Should I Always let my Son Win?

Should I Always Let My Son Win?

I watch as my son slams his fists on the couch, jumps up and angrily storms off to his room throwing a tantrum all the way there.  
So what was it that made him so mad? Did I tell him he couldn’t have ice cream? No. Did I take away his iPad to punish him for something he did wrong? No. I did something far worse in his eyes…I actually beat him at a game of Monopoly.  
My son is a very sore loser. He is 8 years old, and whether he is playing a board game, video game, or any kind of sport, the possibility that he might lose doesn’t seem to ever occur to him. He’s playing against an adult who is 5 times older than him, but in his mind, he has a legitimate chance of winning.  
I’ve been playing games with my son ever since he was old enough to play them. As you can imagine, he loses a lot. The only times he ever wins are when we play games when winning is all about luck. Board games like Snakes and Ladders, or Trouble. In school, he started learning to play chess against other kids in his grade. He learned a technique that can result in a checkmate in about 5 moves. He legitimately beat me twice with that, but now that I know what’s coming, I can avoid it. So he doesn’t beat me at chess anymore, and he doesn’t want to play chess with me anymore.  
Basically, any time he has ever beaten me, it was because I allowed him to. His gloating sessions that result after his “victories” feel very amusing…and a little annoying. Do you think I gloat after I beat him? I’ve never once shouted “In your face!” or a single “Booyah!”  
The ego of a child simply amazes me. It’s one thing when I let him win at video games on our Wii. He can occasionally beat me legitimately at Mario Kart, Mario Tennis or Super Smash Brawl. But he’s recently discovered how to shoot pool. Of course he’s not very good at it. He can barely hit a ball with the cue ball, let alone get one into a pocket. We play 8-ball, and naturally I could easily sink all my balls before he could sink a single one of his.  
I want him to have fun, so I’ll do everything I can to help keep him in the game…but it’s not easy. I will be constantly missing my shots intentionally, while at the same time trying to set up easy shots for him to do. Then I start getting a little annoyed when he can’t even make those ones. When the game finally comes to an end, and he gets his win, I don’t know how he can’t suspect that maybe I missed 23 shots in a row on purpose. Maybe he does know, but just doesn’t care. Maybe a win is a win to him no matter how he gets it.  

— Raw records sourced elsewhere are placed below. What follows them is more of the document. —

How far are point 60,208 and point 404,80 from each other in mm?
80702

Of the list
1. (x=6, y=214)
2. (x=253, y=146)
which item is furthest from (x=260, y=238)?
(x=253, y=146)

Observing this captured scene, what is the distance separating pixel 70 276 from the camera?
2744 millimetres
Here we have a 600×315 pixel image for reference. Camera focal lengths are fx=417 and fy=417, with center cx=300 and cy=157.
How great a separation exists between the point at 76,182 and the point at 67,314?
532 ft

Sometimes, it seems like he expects me to let him win. During the aforementioned game of Monopoly, I won the game because I ended up getting both Boardwalk and Park Place (the best way to win any game of Monopoly as we all know). As I landed on each one, my son begged me not to buy them. Of course, he would have bought them in a flash if he had landed on them first. Then after I choose to buy them over his protests, he proceeds to call me a “meanie”; his favourite word to use when he doesn’t get his way. Then his tantrum came after he landed on Boardwalk (with only 2 houses on it). Despite the fact that he had enough cash to pay the rent, and that he owned everything on the board from Mediterranean Ave. to B&O Railroad, he decided the game wasn’t fair and stormed off.  

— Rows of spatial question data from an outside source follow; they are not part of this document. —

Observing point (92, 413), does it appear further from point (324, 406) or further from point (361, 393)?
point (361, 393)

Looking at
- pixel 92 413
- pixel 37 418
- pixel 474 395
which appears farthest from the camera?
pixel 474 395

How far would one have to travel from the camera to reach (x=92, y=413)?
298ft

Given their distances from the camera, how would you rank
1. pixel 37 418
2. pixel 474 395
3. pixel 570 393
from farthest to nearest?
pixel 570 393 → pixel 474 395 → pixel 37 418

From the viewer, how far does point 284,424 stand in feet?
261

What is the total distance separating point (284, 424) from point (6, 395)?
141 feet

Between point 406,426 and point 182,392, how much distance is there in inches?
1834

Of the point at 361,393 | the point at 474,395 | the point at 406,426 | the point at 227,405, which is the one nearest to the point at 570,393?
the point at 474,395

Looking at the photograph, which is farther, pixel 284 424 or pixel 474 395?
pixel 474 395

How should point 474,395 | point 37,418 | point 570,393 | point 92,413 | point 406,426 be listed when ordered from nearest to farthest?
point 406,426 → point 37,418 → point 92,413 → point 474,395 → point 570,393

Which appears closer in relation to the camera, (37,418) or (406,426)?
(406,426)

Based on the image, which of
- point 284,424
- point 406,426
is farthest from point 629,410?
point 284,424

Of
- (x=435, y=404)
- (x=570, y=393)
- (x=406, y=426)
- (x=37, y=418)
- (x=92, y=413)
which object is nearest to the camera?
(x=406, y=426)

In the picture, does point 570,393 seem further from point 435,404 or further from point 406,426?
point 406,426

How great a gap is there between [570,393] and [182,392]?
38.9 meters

That’s when I came to think that maybe I shouldn’t let him win anymore. Perhaps when we play now, the most I should do is just keep the game close. I don’t want to embarrass the kid by running the table when we play pool, or beating him in straight sets when we play Mario Tennis on the Wii. I just don’t want him to get used to winning all the time.  
I really want my son to learn how to lose gracefully. Whether he is playing with me, with his friends, or with the faceless online players on his iPad games, I try my best to teach him the pointlessness of caring about winning or losing in these situations. There is no trophy being given, no prize of any kind. His favourite sport to play is soccer. He’s doesn’t play in a league yet, but he takes soccer lessons, which is essentially just playing lots of practice games with the other kids in the class. If he loses one of these “games”, I have to spend the car ride home listening to him talk about the reasons why he should’ve won, or how unfair the match-up was. He takes these games that are supposed to be about just having fun, and acts like he’s playing for the World Cup.  
I’ve noticed that since I stopped letting him win, he seems less inclined to ask to play with me anymore. So maybe letting your kid win once in a while is a necessity if you want to keep him interested? Just recently though, he has asked to join me for a round of golf that I had been planning with my Dad. My son has never played a game of golf in his life (except mini-putt), so I don’t know how we could play badly enough to let him win that game. Not that we’d want to, considering how much it costs per round. I decided against bringing him because he’d probably just give up after a couple of holes after realizing how hard it is to play. Then he’d spend the rest of the day whining about wanting to go home. I promised to take him to driving ranges until he gets good enough to try an easy golf course somewhere.  
Maybe if I want to make my son feel good about himself, I should just challenge him to a game of soccer. The fact that I’m 42, combined with being 30 pounds overweight and never having played soccer in my life, he would definitely be able to kick my ass.